義務教育におけるフィールドワーク

 「義務教育におけるフィールドワーク」。先日のFENICSの会合では、これがひとつのテーマとなっていました。私は「南極」というフィールドでお話をする立ち場にありました。ただ、ちょっとした違和感も感じていました。フィールドワークというと、野外に出て行って調査を繰り広げるというイメージが先行しがちですが、「義務教育における〜」となると、ちょっと考えさせられてしまったのです。

    迷子石(南極昭和基地)

    

 確かに、小学校理科では子どもたちと一緒に野外に出て、草花を観察しり、昆虫を採集したり、時には小川で淡水魚を捕まえたり、夜に集まって星空観察会を行ったりすることがあります。また、授業者自身が化石を採集してきてそれを教材とすることもあるでしょう。いずれも、「義務教育におけるフィールドワーク」に違いありません。「南極派遣教員」としての経験は、まぎれもなくフィールドワークそのものだったと言えます。

 しかし、フィールドで出会う草花や昆虫や淡水魚や星や石が、すぐに子どもにとっての教材になり得るか、というとそうとは限りません。例えば、小川でナマズとメダカが同時に捕獲されたとき、なぜ一緒にいるの?食う食われる者たち同士なのに。。。という矛盾に出会うことではじめてそれらは子どもにとっての教材となり得るのだと思います。
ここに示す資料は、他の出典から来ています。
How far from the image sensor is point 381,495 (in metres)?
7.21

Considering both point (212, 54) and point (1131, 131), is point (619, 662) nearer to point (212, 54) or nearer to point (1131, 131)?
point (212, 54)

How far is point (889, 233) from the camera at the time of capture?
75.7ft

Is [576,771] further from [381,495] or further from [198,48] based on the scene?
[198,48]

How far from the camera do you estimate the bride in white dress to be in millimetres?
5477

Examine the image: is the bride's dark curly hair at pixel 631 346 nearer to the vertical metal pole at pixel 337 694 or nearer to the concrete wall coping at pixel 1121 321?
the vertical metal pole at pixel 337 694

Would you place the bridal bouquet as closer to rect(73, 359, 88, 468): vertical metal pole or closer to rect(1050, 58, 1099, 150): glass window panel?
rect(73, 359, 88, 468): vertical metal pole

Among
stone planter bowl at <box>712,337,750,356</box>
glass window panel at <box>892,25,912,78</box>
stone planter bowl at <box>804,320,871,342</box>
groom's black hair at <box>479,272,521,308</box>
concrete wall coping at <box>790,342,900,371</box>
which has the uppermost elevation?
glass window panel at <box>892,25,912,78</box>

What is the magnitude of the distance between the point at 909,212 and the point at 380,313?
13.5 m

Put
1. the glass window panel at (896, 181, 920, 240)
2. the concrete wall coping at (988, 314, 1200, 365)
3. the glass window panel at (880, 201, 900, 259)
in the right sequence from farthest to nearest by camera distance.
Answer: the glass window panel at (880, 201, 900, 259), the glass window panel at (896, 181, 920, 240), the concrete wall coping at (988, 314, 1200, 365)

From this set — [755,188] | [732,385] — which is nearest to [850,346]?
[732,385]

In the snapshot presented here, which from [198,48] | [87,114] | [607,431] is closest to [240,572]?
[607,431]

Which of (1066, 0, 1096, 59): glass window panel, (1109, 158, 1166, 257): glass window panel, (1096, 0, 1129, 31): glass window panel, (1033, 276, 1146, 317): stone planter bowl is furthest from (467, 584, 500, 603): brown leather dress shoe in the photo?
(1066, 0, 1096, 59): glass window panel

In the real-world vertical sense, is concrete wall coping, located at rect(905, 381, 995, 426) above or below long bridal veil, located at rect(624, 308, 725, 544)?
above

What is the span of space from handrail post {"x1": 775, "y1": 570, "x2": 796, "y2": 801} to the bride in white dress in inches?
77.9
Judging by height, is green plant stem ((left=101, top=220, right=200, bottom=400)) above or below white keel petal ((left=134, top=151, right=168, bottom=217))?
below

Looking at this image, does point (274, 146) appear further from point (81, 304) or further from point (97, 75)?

 南極にいるときによく目にした「迷子石」もその一例です。「迷子石」の存在自体はかなりインパクトがあり素材としての魅力は満載ですが、それだけではいわゆる「びっくり教材」の域を出ません。それがもしも海岸線付近で見られたとしたらどうでしょうか。学校では、上流の石は大きくてごつごつしていて、下流では小さくて丸くなっていることを学びます。ところが南極では海の近くの場所でこんな大きな石が存在します。それが、子どもにとっては大きな矛盾となり、問いとなって、解決の原動力となっていきます。「迷子石」はそこではじめて教材となったと言えるのです。子どもはすでにどんな先行経験をもっていて、どんな素朴概念を形成していて、それらに対してどんな事象が矛盾となって映り、そこにどんな問いが生まれるのか。子どもを知らなければ、どんなフィールドワークも空振りに終わることでしょう。

外へ外へと向かうフィールドワーク内へ内へと向かうフィールドワーク

 「義務教育におけるフィールドワーク」とは、決して外向きなものばかりではなく、本当はかなり内向きのものなのかもしれません。「子ども」というフィールドにどれだけ深く入り込んでいけるか、その存在をどれだけ理解できるか、彼らに対してどこまで謙虚になれるか、それが義務教育に関わる授業者には求められているような気がします。